His background offers the biggest clue as to how he created his world of kitschy cakes and sticky cherry pies. He came to art through illustration and animation, becoming a Walt Disney Studios apprentice before becoming a cartoonist and filmmaker. When you're painting for a huge, broad audience, you get a clear understanding of directness and readability, of how to get your ideas across immediately, like a pie in the face.

Then in the 1950s, he met Elaine and Willem de Kooning and a bunch of other abstract expressionists and at Hay Presto, you get a flavour combination that works: a background in art for a broad audience and knowledge of modern, conceptual experimentation. Delicious.
The earliest works here, from 1956, are a meat counter and a pinball machine – quintessential Thiebaud themes – but the marks are thick and scruffy. They're all dark, scruffy, almost pushing towards abstraction. They're not yet, too scruffy to get their ideas across properly.
But by five years later, it's all sorted. By 1961, it's all Thiebaud. A bowl of cereal, a few candy apples, a row of pickled cakes, five hot dogs, a cup of coffee – all captured in cool whites, steel greys and the bright yellows and pinks of lemon pie and cherry sauce. They're startlingly lifelike images, beautifully and thickly painted. They're also exercises in exploring the precision of painting, studying the geometry of consumer goods. The pies are just triangles, the cakes are cylinders. It's very, very art historically conscious, the ripples of Cézanne and Chardin. Look at these gumball machines, spheres in spheres, countless, precise, beautiful. It's still-life painting at its contemporary best.

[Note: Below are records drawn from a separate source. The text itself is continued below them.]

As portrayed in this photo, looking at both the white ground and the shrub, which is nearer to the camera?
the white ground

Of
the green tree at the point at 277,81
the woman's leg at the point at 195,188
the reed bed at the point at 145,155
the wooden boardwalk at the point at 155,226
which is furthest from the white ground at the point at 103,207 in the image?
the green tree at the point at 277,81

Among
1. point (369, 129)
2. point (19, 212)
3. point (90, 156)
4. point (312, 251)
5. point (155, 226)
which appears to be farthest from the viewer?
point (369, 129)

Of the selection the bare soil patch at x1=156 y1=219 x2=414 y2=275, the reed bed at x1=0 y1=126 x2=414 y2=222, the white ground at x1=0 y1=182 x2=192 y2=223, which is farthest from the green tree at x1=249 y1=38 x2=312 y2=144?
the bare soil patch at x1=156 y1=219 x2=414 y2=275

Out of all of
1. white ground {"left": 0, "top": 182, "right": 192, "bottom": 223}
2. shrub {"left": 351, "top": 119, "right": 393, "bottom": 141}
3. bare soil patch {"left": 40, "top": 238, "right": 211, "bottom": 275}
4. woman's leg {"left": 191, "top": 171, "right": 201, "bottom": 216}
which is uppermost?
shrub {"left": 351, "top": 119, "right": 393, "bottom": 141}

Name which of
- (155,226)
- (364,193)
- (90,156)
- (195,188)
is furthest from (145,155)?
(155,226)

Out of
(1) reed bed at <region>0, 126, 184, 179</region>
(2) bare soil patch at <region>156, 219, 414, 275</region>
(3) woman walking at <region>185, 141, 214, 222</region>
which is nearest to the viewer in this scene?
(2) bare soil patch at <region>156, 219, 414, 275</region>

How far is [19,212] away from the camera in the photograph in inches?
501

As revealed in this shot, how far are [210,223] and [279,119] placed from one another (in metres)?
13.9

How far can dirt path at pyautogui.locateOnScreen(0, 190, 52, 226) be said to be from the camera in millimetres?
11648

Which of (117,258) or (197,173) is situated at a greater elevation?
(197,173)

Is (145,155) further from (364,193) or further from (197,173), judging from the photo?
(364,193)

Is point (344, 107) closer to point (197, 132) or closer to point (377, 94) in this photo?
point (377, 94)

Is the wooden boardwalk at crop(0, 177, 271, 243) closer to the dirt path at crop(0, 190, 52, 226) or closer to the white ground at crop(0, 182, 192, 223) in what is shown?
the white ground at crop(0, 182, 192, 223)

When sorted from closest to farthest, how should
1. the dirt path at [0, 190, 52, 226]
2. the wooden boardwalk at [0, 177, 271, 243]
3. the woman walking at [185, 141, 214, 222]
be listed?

It's also very conceptual. It's a slice of American life, it's the economic boom of world power, it's all the consumer and post-war capitalism of the US, expressed in the lavish depictions of the deli and diner and the goods they sold. It elevates the ordinary side of American life to unprecedented levels of historical, aesthetic significance.

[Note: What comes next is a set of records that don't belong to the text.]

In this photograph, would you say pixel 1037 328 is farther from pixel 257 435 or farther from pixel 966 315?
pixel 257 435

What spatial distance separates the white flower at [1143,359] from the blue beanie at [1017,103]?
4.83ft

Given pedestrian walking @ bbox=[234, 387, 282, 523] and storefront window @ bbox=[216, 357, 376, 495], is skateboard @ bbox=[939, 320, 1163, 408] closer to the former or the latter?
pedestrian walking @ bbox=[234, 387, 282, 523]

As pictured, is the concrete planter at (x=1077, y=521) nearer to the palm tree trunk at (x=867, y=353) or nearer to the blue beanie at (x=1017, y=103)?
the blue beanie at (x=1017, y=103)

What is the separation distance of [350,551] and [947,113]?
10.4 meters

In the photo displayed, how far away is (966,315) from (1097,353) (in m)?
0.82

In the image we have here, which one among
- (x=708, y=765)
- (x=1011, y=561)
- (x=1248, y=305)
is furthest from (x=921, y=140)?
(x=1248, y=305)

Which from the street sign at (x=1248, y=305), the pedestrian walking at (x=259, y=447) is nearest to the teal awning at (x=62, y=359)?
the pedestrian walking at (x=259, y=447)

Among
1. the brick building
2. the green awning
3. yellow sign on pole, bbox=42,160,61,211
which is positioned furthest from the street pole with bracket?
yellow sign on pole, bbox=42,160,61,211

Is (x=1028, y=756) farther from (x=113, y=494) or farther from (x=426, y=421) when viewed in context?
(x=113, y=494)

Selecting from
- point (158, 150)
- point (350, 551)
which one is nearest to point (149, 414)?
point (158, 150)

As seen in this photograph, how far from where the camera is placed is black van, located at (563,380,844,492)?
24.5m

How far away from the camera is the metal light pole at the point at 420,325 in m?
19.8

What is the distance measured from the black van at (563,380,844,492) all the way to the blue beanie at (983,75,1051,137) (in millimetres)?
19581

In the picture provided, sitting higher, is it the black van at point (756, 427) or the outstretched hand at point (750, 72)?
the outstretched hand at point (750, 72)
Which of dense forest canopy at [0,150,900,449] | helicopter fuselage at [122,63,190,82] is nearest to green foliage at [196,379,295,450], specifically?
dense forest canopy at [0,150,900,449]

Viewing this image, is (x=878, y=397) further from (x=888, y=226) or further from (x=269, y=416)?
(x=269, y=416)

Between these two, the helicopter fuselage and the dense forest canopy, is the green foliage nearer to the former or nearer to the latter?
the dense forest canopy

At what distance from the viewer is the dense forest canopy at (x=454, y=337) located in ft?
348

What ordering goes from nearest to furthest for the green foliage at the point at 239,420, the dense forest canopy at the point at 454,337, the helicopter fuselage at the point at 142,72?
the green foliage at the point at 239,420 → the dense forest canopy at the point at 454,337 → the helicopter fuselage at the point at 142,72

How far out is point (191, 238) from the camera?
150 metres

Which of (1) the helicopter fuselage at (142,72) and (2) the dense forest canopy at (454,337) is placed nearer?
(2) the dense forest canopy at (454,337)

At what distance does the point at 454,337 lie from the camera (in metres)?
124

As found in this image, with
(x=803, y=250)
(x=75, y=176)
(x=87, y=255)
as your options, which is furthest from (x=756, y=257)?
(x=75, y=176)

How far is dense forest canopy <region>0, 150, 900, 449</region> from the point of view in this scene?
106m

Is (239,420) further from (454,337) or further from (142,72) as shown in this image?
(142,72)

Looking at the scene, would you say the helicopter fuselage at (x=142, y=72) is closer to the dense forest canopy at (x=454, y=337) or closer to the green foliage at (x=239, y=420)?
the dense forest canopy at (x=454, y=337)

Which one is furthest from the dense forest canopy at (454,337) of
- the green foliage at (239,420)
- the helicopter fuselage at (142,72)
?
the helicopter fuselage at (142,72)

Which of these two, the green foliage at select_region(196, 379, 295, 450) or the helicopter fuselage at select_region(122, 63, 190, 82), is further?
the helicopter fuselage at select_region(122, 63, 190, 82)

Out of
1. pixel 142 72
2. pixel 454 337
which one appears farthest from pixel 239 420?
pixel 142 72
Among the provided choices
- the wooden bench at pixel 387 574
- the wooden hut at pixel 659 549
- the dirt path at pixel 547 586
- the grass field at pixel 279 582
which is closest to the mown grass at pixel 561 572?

That's why pop artists loved him and why he was involved in so many pop shows: it's consumer as subject and medium. But it's not smooth and detached, like Warhol, it's not thrown away and reproducible, it's something more serious than that.

And that mix, that conflict, is the empty canvas on which you can read countless ideas. These paintings are so easy to interpret, but they're so beautifully made that they can be anything. Want them to be consumer and commercial? You've got it. Want them to be about America? Easy. The geometry, the art history, the physical nature of the paint? Go for it, it's all of those and none of them.
The show only goes up to 1969, which means you'll somehow leave feeling hungry for his mouthwatering, waist-expanding calorie-packed painting. That's what Thiebaud does, he makes us all gluttons.